A partir de 1840, a recuperação da economia do município passou a ser a maior preocupação em Monte Alegre, a qual restabelecia-se gradualmente passando a produzir café, cacau e algodão e implantando novas fazendas de criação de gado na região dos lagos e às margens dos principais rios da região, o Amazonas, o Maicuru e o Gurupatuba. Considerando os aspectos econômico e social, a realidade de Monte Alegre permaneceu praticamente inalterada por quase um século. Contudo, por volta da segunda metade do século XX, o contexto histórico do município foi substancialmente alterado. Com o reflexo dos grandes projetos instalados na Amazônia (apesar de que nenhum deles tenha se fixado especificamente nessa área), o município passou a desenvolver-se, mais intensamente, sob os aspectos econômico, político e social, acarretando no gradual crescimento populacional registrado em Monte Alegre.
Na vila, à época habitada por apenas 4.000 moradores, a câmara concedia terrenos nas partes alta e baixa da cidade, além de incentivar a abertura de novos comércios, visando aumentar a renda local. Uma significativa mudança, na vida do município, começou a ocorrer a partir de 1860, quando, atraída pelas vantagens oferecidas para a exploração dos seringais, a mão-de-obra montealegrense foi abandonando a lavoura do cacau e a criação do gado, migrando para os vales dos rios Tapajós, Xingu e Madeira. Assim como outros milhares de brasileiros, os ex-agricultores de Monte Alegre também foram seduzidos pela possibilidade de auferir maiores ganhos com a extração da seiva da Hevea brasiliensis (seringueira), atividade que influenciou, de maneira definitiva, a história econômica da Amazônia.

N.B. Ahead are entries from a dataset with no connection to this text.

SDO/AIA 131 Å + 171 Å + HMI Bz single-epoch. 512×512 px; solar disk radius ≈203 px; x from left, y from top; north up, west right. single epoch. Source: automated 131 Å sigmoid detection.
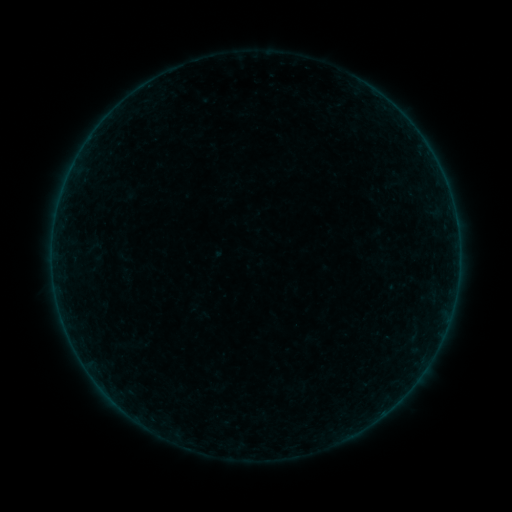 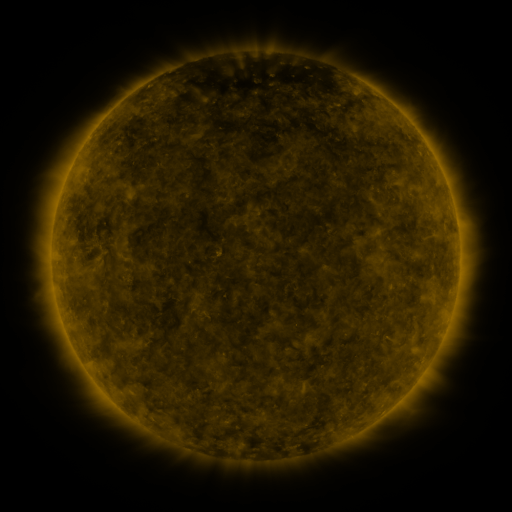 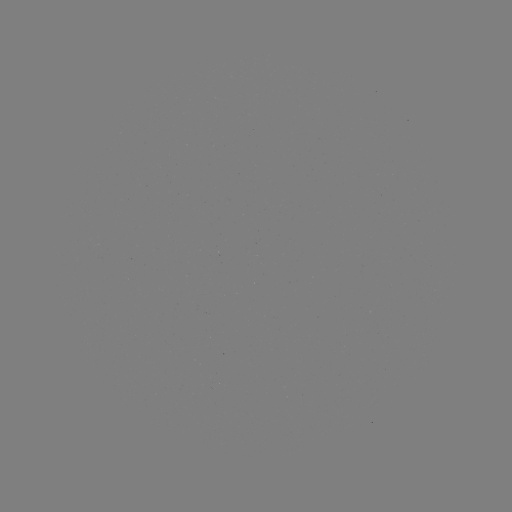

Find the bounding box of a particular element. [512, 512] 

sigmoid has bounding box [83, 235, 103, 262].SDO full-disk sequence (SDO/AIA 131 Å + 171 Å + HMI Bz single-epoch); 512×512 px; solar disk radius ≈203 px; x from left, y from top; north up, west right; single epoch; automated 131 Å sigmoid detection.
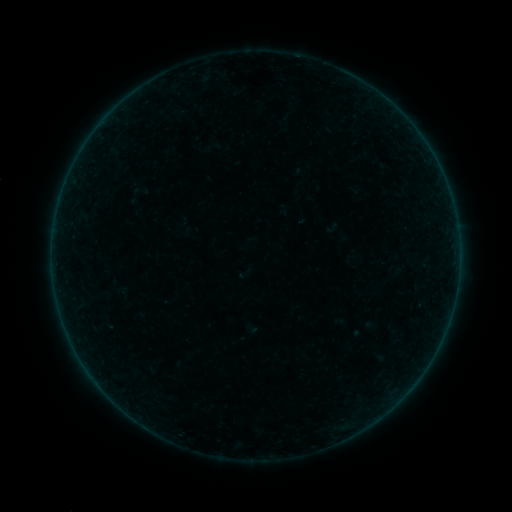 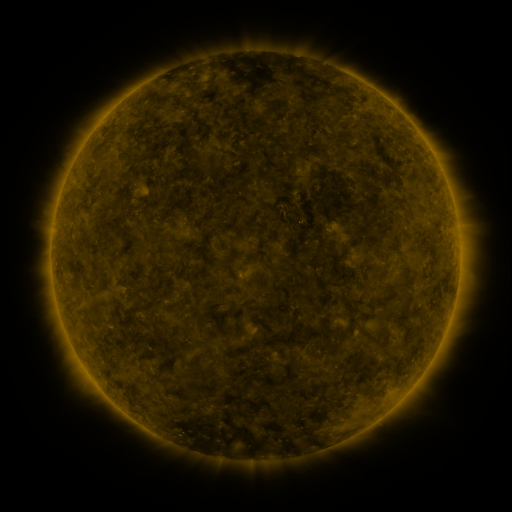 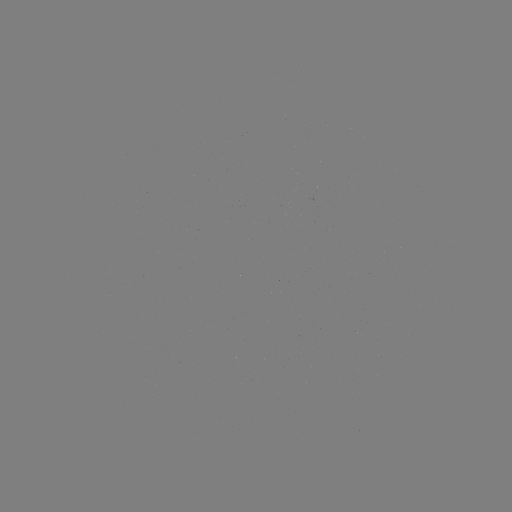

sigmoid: <bbox>130, 182, 148, 200</bbox>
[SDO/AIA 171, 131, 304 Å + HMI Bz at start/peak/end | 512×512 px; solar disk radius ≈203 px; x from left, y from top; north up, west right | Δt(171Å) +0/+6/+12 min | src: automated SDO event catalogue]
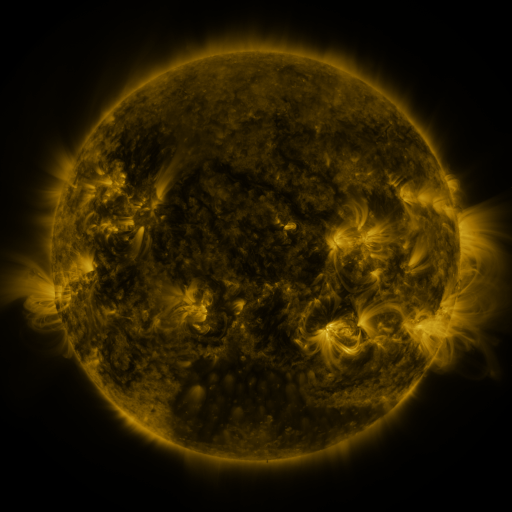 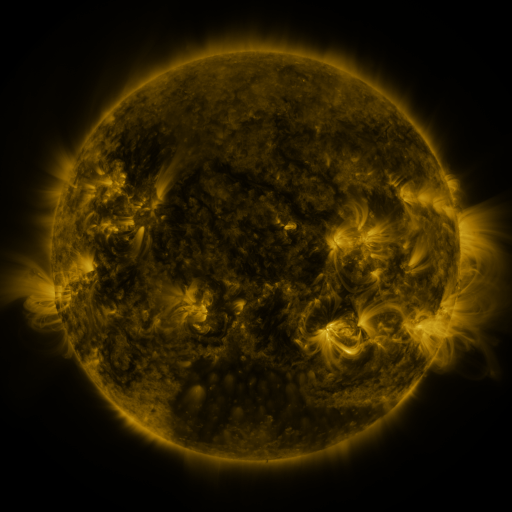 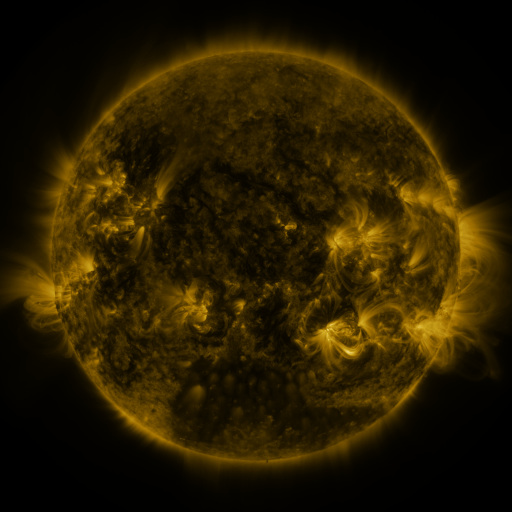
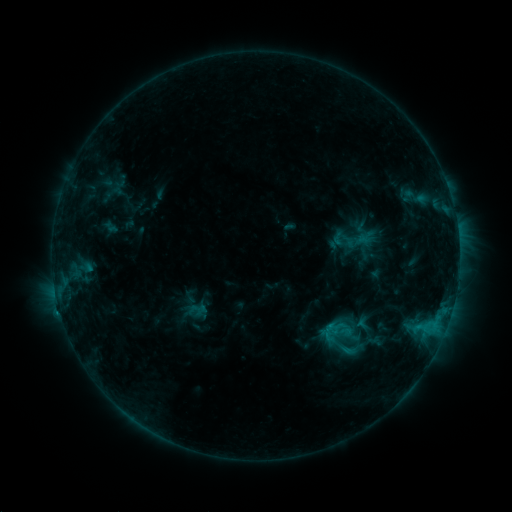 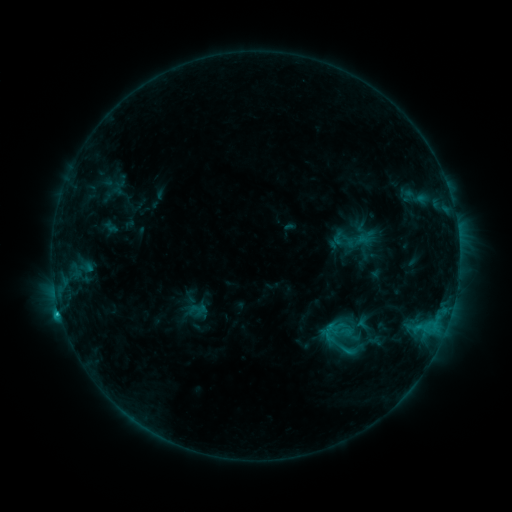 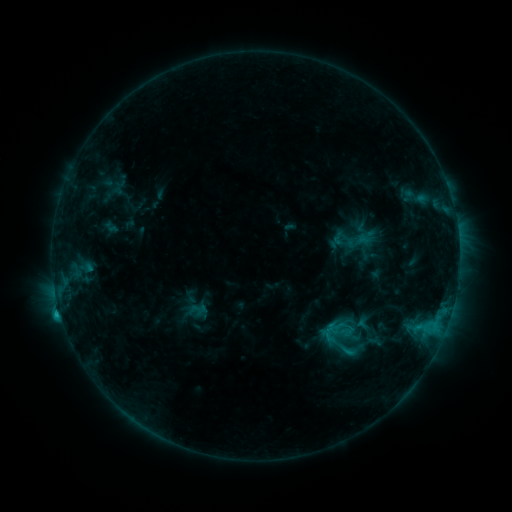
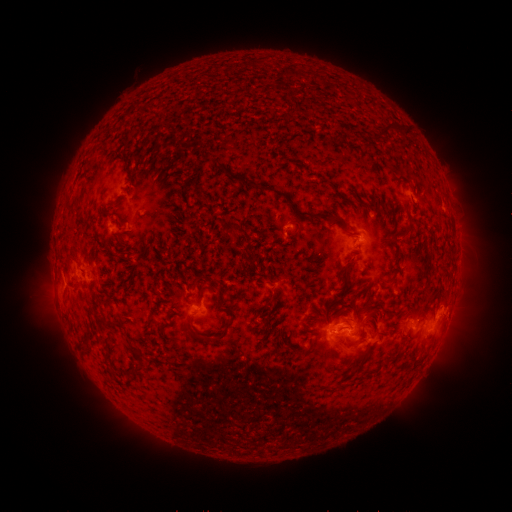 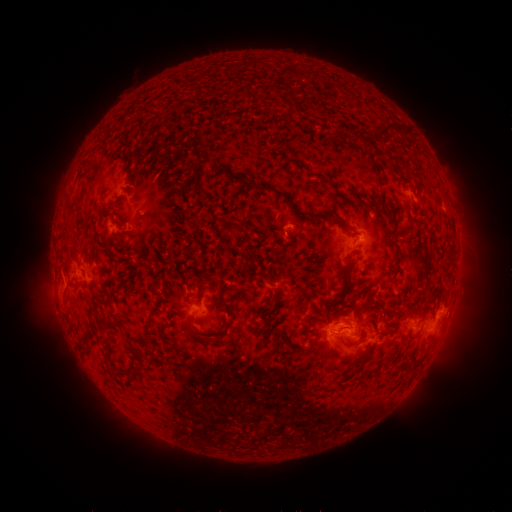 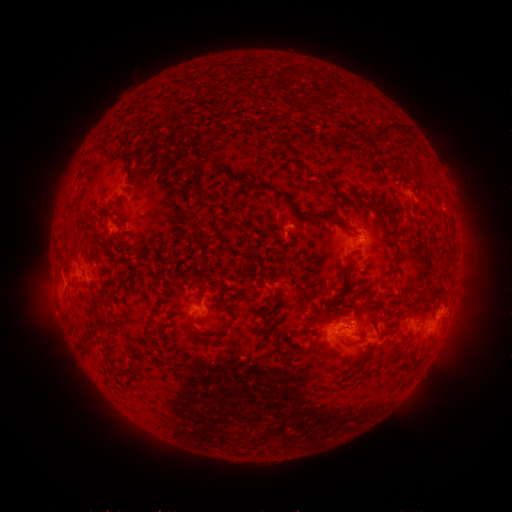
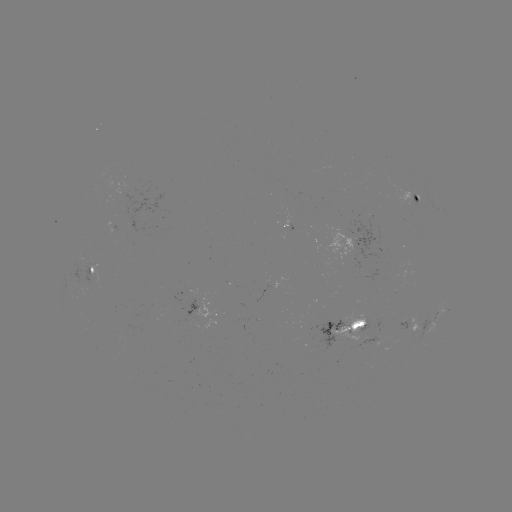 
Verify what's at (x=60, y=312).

Após a proclamação da República, ocorreu uma ampla reorganização da administração pública brasileira, sendo extintas as Câmaras Municipais e criados os Conselhos Municipais. Em Monte Alegre, a extinção da Câmara ocorreu no dia 3 de fevereiro de 1890 (Decreto nº 27), sendo criado, no mesmo dia, o Conselho de Intendência Municipal (Decreto nº 28), com a imediata nomeação de todos os seus membros. No ano seguinte, foi realizado o primeiro pleito municipal, sob o regime republicano, sendo eleito o Presidente do Conselho (e, conseqüentemente, o Intendente Municipal), Augusto Teodorico Nunes, além dos vogais Pedro Paulo de Macedo, Miguel Maria A. Lopes, João Antônio Dias de Lima e Veríssimo Ferreira de Moraes (CORRÊA, 1976).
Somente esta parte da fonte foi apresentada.